Home » Seragam Radiologi: Desain Khusus untuk Proteksi Radiasi

Seragam Radiologi: Desain Khusus untuk Proteksi Radiasi

Di antara berbagai divisi di rumah sakit, unit radiologi memiliki kebutuhan pakaian kerja yang paling spesifik. Seragam yang digunakan di sini bukan sekadar penanda identitas, melainkan juga alat perlindungan terhadap paparan radiasi.

Desain, bahan, hingga cara penggunaan seragam di ruang radiologi ditentukan oleh prinsip keselamatan kerja dan regulasi medis.

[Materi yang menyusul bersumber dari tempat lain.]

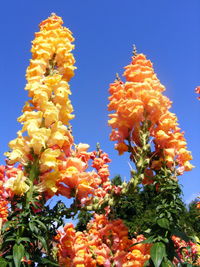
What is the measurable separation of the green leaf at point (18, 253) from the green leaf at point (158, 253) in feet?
3.57

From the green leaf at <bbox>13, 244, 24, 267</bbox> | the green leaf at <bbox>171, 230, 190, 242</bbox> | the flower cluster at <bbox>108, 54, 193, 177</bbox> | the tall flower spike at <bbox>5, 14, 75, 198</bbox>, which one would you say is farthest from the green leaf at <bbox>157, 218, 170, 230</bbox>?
the green leaf at <bbox>13, 244, 24, 267</bbox>

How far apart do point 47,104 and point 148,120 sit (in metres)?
1.10

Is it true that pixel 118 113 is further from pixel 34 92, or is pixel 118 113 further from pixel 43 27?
pixel 43 27

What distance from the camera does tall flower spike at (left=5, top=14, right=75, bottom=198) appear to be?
251cm

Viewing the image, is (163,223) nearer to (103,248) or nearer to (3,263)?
(103,248)

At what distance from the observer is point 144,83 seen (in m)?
3.12

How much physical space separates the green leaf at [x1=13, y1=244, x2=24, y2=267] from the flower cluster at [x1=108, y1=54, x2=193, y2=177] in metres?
1.44

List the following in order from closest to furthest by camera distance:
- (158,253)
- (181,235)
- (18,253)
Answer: (18,253) < (158,253) < (181,235)

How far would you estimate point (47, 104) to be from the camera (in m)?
2.68

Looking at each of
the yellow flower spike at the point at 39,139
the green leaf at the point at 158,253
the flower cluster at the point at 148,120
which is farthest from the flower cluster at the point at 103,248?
the yellow flower spike at the point at 39,139

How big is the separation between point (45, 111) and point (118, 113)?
0.93m

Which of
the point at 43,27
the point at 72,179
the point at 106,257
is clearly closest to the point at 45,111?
the point at 72,179

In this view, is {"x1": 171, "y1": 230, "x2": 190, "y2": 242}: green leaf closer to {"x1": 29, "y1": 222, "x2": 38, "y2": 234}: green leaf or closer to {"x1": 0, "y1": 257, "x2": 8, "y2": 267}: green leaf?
{"x1": 29, "y1": 222, "x2": 38, "y2": 234}: green leaf

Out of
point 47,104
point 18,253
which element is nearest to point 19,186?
point 18,253
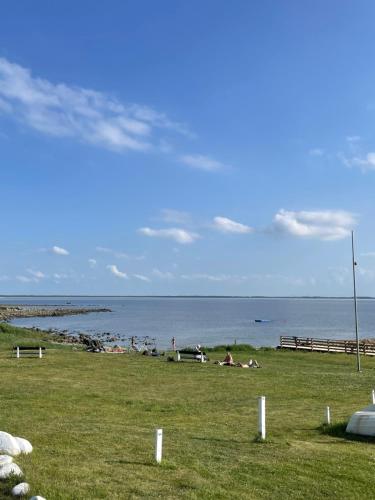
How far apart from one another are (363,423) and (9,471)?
875 cm

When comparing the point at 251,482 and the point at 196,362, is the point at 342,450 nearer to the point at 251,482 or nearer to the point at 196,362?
the point at 251,482

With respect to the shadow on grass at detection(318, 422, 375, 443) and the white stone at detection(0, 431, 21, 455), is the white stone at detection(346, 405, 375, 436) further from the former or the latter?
the white stone at detection(0, 431, 21, 455)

Kenapa Seragam Radiologi Harus Berbeda?

Paparan sinar-x dan radiasi pengion bersifat kumulatif dan bisa membahayakan jika tidak dikelola dengan benar. Oleh karena itu, seragam di divisi ini harus dirancang untuk:

  • Melindungi bagian tubuh vital dari radiasi berulang
  • Membedakan personel aktif dari pasien atau staf non-radiologi
  • Memberi kenyamanan selama prosedur berlangsung

Berbeda dari divisi lain, di sini desain pakaian kerja harus mempertimbangkan proteksi fisik, bukan hanya kenyamanan dan estetika.

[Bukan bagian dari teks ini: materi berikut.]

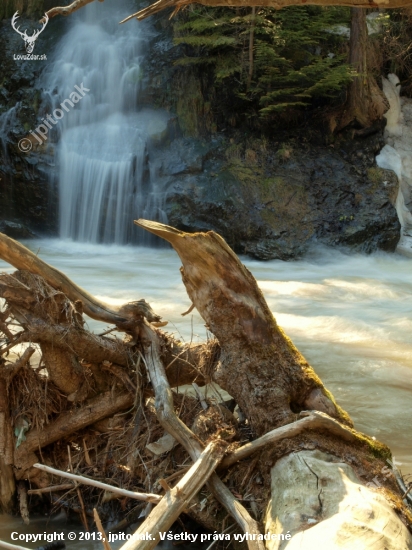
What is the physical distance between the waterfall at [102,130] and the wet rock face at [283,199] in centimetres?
80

Komponen Seragam Radiologi

Seragam radiologi umumnya terdiri dari beberapa lapisan atau komponen pelindung yang bisa dikenakan secara bersamaan. Komponen utamanya antara lain:

1. Apron Timbal (Lead Apron)

  • Fungsi: Menahan paparan sinar-x pada tubuh bagian depan dan belakang
  • Berat: 3–7 kg, tergantung area cakupan dan ketebalan timbal
  • Model: Standard wrap-around, skirt & vest, atau frontal apron

2. Pelindung Tiroid (Thyroid Collar)

  • Fungsi: Melindungi kelenjar tiroid yang sangat sensitif terhadap radiasi
  • Cara pakai: Dililitkan di leher, biasanya terpisah dari apron utama

3. Kacamata Pelindung Radiasi (Lead Glasses)

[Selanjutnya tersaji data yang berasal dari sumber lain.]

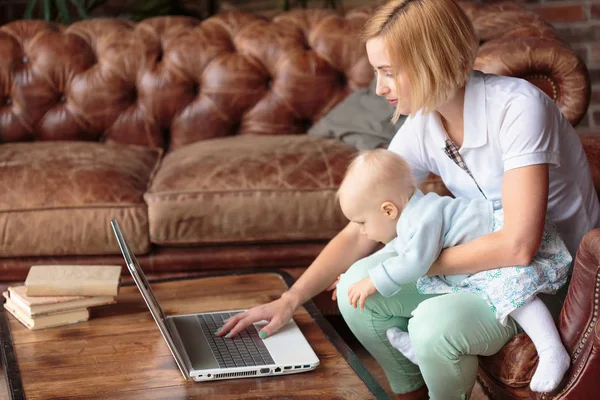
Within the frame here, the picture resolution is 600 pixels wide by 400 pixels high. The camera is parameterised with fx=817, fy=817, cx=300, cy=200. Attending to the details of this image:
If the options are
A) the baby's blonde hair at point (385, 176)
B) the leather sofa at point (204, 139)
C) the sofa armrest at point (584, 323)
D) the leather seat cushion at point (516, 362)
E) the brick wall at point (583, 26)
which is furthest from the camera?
the brick wall at point (583, 26)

  • Fungsi: Mencegah paparan radiasi ke lensa mata dan retina
  • Material: Lensa khusus berlapis timbal dengan desain ergonomis

4. Scrub Dalam Berbahan Ringan

  • Fungsi: Dipakai di balik apron, berfungsi sebagai seragam dasar
  • Model: Atasan v-neck dan celana drawstring
  • Bahan: Dryfit, polyester-cotton yang menyerap keringat dan adem

Spesifikasi Teknis Produksi

Produksi seragam untuk radiologi memerlukan kerja sama dengan vendor material khusus dan memahami sertifikasi alat pelindung medis. Beberapa spesifikasi penting yang harus diperhatikan:

  • Material apron harus mengandung lembaran timbal dengan densitas tertentu sesuai standar internasional (biasanya 0.25–0.5 mm Pb)
  • Lapisan luar menggunakan bahan kuat dan mudah dibersihkan, seperti nylon-coated polyester
  • Scrub inner harus lentur, ringan, dan breathable, karena apron timbal sudah cukup membebani tubuh

Penyedia layanan konveksi seragam profesional biasanya hanya memproduksi bagian non-timbal, sementara bagian pelindung utama dikerjasamakan dengan penyedia APD medis tersertifikasi.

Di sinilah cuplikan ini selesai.